Source data

#####

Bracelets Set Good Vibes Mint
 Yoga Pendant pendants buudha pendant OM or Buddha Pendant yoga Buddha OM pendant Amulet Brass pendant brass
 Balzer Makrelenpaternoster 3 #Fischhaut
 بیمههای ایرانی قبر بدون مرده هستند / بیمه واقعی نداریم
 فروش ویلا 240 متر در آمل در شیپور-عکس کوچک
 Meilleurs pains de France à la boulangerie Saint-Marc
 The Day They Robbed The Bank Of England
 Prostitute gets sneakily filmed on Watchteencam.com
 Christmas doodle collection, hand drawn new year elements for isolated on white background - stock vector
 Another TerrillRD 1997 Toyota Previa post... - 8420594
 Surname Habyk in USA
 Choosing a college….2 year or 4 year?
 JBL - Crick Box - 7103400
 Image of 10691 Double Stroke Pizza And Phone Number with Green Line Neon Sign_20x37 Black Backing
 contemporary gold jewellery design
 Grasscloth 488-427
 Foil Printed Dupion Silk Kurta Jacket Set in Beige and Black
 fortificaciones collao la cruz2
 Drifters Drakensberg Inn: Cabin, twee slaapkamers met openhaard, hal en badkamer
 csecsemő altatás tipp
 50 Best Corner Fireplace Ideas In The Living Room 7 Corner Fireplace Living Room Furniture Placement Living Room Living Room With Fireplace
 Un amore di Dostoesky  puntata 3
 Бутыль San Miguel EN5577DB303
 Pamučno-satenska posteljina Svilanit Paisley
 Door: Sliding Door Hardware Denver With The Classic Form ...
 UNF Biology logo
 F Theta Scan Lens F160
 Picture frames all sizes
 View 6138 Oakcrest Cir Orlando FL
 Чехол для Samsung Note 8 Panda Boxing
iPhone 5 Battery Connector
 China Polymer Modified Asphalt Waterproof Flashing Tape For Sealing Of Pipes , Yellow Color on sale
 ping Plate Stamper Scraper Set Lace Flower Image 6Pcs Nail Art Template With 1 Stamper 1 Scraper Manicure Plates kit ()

#####

• PROBLEM DESCRIPTION
Of the entries listed above, reproduce only the lines starting at the line containing "فروش ویلا 240 متر در آمل در شیپور-عکس کوچک" and ending at the line containing "Door: Sliding Door". Include both, exactly as they stand.

• SOLUTION FOR THIS PROBLEM
 فروش ویلا 240 متر در آمل در شیپور-عکس کوچک
 Meilleurs pains de France à la boulangerie Saint-Marc
 The Day They Robbed The Bank Of England
 Prostitute gets sneakily filmed on Watchteencam.com
 Christmas doodle collection, hand drawn new year elements for isolated on white background - stock vector
 Another TerrillRD 1997 Toyota Previa post... - 8420594
 Surname Habyk in USA
 Choosing a college….2 year or 4 year?
 JBL - Crick Box - 7103400
 Image of 10691 Double Stroke Pizza And Phone Number with Green Line Neon Sign_20x37 Black Backing
 contemporary gold jewellery design
 Grasscloth 488-427
 Foil Printed Dupion Silk Kurta Jacket Set in Beige and Black
 fortificaciones collao la cruz2
 Drifters Drakensberg Inn: Cabin, twee slaapkamers met openhaard, hal en badkamer
 csecsemő altatás tipp
 50 Best Corner Fireplace Ideas In The Living Room 7 Corner Fireplace Living Room Furniture Placement Living Room Living Room With Fireplace
 Un amore di Dostoesky  puntata 3
 Бутыль San Miguel EN5577DB303
 Pamučno-satenska posteljina Svilanit Paisley
 Door: Sliding Door Hardware Denver With The Classic Form ...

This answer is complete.